▶ **WHAT IS REQUIRED**: Whether an entry is long or short, retype it exactly.

▶ **DATASET**:

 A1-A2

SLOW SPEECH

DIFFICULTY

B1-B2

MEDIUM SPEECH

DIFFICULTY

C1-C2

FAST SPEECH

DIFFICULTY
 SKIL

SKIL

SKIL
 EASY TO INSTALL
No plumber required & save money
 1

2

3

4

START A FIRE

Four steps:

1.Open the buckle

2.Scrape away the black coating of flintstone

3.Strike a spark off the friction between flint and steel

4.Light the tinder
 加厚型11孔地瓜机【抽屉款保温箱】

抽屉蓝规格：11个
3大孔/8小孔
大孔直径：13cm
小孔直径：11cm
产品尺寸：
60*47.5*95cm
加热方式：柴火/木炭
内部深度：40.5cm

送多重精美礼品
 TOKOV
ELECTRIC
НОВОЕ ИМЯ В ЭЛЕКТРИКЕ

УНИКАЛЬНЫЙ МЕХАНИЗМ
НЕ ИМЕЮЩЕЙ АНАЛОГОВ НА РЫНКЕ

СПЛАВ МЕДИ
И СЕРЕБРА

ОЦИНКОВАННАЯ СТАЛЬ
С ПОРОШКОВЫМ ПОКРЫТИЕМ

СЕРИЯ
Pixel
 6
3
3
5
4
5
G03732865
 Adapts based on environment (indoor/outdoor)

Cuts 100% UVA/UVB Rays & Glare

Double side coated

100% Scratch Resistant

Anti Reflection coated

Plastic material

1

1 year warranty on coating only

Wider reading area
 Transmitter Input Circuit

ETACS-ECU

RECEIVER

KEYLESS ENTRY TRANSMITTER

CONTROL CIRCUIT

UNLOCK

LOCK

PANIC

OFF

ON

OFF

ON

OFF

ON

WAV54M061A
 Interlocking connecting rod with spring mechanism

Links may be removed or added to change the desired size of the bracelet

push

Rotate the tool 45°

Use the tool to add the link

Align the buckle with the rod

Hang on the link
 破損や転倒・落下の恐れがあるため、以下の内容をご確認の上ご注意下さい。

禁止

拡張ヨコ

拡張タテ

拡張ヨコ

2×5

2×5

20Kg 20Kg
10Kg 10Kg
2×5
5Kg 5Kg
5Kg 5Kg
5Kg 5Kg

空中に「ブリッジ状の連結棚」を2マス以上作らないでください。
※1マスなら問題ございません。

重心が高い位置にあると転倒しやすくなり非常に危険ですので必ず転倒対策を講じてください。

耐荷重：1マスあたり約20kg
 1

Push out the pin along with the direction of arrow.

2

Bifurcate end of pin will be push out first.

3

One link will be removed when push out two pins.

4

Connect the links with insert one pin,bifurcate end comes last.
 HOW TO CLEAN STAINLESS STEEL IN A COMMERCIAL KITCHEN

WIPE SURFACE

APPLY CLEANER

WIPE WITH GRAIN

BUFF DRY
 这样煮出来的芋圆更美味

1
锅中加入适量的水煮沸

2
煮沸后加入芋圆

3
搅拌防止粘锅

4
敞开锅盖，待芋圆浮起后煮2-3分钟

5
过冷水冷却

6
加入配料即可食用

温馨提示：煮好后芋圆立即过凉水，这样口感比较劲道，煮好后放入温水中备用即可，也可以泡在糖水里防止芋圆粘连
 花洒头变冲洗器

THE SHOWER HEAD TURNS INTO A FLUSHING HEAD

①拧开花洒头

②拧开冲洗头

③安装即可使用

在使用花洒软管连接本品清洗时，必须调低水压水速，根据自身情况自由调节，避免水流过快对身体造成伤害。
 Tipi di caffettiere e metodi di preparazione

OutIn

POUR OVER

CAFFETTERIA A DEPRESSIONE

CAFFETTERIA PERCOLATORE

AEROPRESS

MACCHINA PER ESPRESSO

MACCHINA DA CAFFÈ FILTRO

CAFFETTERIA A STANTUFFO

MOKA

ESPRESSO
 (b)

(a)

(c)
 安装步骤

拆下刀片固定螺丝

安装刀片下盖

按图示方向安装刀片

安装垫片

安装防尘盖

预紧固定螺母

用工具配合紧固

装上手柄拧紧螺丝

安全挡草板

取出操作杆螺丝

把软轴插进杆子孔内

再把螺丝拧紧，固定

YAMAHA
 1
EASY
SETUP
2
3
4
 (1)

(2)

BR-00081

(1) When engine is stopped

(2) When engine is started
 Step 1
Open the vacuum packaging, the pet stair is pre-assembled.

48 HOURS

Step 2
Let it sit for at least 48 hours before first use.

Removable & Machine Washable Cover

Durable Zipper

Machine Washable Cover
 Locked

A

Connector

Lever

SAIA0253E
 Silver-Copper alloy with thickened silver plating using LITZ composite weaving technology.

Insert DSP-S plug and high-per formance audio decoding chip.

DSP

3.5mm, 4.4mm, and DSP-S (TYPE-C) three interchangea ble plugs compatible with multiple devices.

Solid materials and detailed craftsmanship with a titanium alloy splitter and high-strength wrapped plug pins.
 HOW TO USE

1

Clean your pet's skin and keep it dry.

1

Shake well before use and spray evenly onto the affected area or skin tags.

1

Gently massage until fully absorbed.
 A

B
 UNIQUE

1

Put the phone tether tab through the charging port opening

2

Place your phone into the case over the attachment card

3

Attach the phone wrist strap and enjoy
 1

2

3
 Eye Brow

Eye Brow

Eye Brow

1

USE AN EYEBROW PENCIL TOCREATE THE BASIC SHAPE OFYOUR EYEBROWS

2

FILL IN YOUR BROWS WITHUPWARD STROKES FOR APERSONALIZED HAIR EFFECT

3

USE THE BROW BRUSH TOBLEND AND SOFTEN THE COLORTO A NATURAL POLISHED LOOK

▶ **SOLUTION FOR THIS PROBLEM**:
 A1-A2

SLOW SPEECH

DIFFICULTY

B1-B2

MEDIUM SPEECH

DIFFICULTY

C1-C2

FAST SPEECH

DIFFICULTY
 SKIL

SKIL

SKIL
 EASY TO INSTALL
No plumber required & save money
 1

2

3

4

START A FIRE

Four steps:

1.Open the buckle

2.Scrape away the black coating of flintstone

3.Strike a spark off the friction between flint and steel

4.Light the tinder
 加厚型11孔地瓜机【抽屉款保温箱】

抽屉蓝规格：11个
3大孔/8小孔
大孔直径：13cm
小孔直径：11cm
产品尺寸：
60*47.5*95cm
加热方式：柴火/木炭
内部深度：40.5cm

送多重精美礼品
 TOKOV
ELECTRIC
НОВОЕ ИМЯ В ЭЛЕКТРИКЕ

УНИКАЛЬНЫЙ МЕХАНИЗМ
НЕ ИМЕЮЩЕЙ АНАЛОГОВ НА РЫНКЕ

СПЛАВ МЕДИ
И СЕРЕБРА

ОЦИНКОВАННАЯ СТАЛЬ
С ПОРОШКОВЫМ ПОКРЫТИЕМ

СЕРИЯ
Pixel
 6
3
3
5
4
5
G03732865
 Adapts based on environment (indoor/outdoor)

Cuts 100% UVA/UVB Rays & Glare

Double side coated

100% Scratch Resistant

Anti Reflection coated

Plastic material

1

1 year warranty on coating only

Wider reading area
 Transmitter Input Circuit

ETACS-ECU

RECEIVER

KEYLESS ENTRY TRANSMITTER

CONTROL CIRCUIT

UNLOCK

LOCK

PANIC

OFF

ON

OFF

ON

OFF

ON

WAV54M061A
 Interlocking connecting rod with spring mechanism

Links may be removed or added to change the desired size of the bracelet

push

Rotate the tool 45°

Use the tool to add the link

Align the buckle with the rod

Hang on the link
 破損や転倒・落下の恐れがあるため、以下の内容をご確認の上ご注意下さい。

禁止

拡張ヨコ

拡張タテ

拡張ヨコ

2×5

2×5

20Kg 20Kg
10Kg 10Kg
2×5
5Kg 5Kg
5Kg 5Kg
5Kg 5Kg

空中に「ブリッジ状の連結棚」を2マス以上作らないでください。
※1マスなら問題ございません。

重心が高い位置にあると転倒しやすくなり非常に危険ですので必ず転倒対策を講じてください。

耐荷重：1マスあたり約20kg
 1

Push out the pin along with the direction of arrow.

2

Bifurcate end of pin will be push out first.

3

One link will be removed when push out two pins.

4

Connect the links with insert one pin,bifurcate end comes last.
 HOW TO CLEAN STAINLESS STEEL IN A COMMERCIAL KITCHEN

WIPE SURFACE

APPLY CLEANER

WIPE WITH GRAIN

BUFF DRY
 这样煮出来的芋圆更美味

1
锅中加入适量的水煮沸

2
煮沸后加入芋圆

3
搅拌防止粘锅

4
敞开锅盖，待芋圆浮起后煮2-3分钟

5
过冷水冷却

6
加入配料即可食用

温馨提示：煮好后芋圆立即过凉水，这样口感比较劲道，煮好后放入温水中备用即可，也可以泡在糖水里防止芋圆粘连
 花洒头变冲洗器

THE SHOWER HEAD TURNS INTO A FLUSHING HEAD

①拧开花洒头

②拧开冲洗头

③安装即可使用

在使用花洒软管连接本品清洗时，必须调低水压水速，根据自身情况自由调节，避免水流过快对身体造成伤害。
 Tipi di caffettiere e metodi di preparazione

OutIn

POUR OVER

CAFFETTERIA A DEPRESSIONE

CAFFETTERIA PERCOLATORE

AEROPRESS

MACCHINA PER ESPRESSO

MACCHINA DA CAFFÈ FILTRO

CAFFETTERIA A STANTUFFO

MOKA

ESPRESSO
 (b)

(a)

(c)
 安装步骤

拆下刀片固定螺丝

安装刀片下盖

按图示方向安装刀片

安装垫片

安装防尘盖

预紧固定螺母

用工具配合紧固

装上手柄拧紧螺丝

安全挡草板

取出操作杆螺丝

把软轴插进杆子孔内

再把螺丝拧紧，固定

YAMAHA
 1
EASY
SETUP
2
3
4
 (1)

(2)

BR-00081

(1) When engine is stopped

(2) When engine is started
 Step 1
Open the vacuum packaging, the pet stair is pre-assembled.

48 HOURS

Step 2
Let it sit for at least 48 hours before first use.

Removable & Machine Washable Cover

Durable Zipper

Machine Washable Cover
 Locked

A

Connector

Lever

SAIA0253E
 Silver-Copper alloy with thickened silver plating using LITZ composite weaving technology.

Insert DSP-S plug and high-per formance audio decoding chip.

DSP

3.5mm, 4.4mm, and DSP-S (TYPE-C) three interchangea ble plugs compatible with multiple devices.

Solid materials and detailed craftsmanship with a titanium alloy splitter and high-strength wrapped plug pins.
 HOW TO USE

1

Clean your pet's skin and keep it dry.

1

Shake well before use and spray evenly onto the affected area or skin tags.

1

Gently massage until fully absorbed.
 A

B
 UNIQUE

1

Put the phone tether tab through the charging port opening

2

Place your phone into the case over the attachment card

3

Attach the phone wrist strap and enjoy
 1

2

3
 Eye Brow

Eye Brow

Eye Brow

1

USE AN EYEBROW PENCIL TOCREATE THE BASIC SHAPE OFYOUR EYEBROWS

2

FILL IN YOUR BROWS WITHUPWARD STROKES FOR APERSONALIZED HAIR EFFECT

3

USE THE BROW BRUSH TOBLEND AND SOFTEN THE COLORTO A NATURAL POLISHED LOOK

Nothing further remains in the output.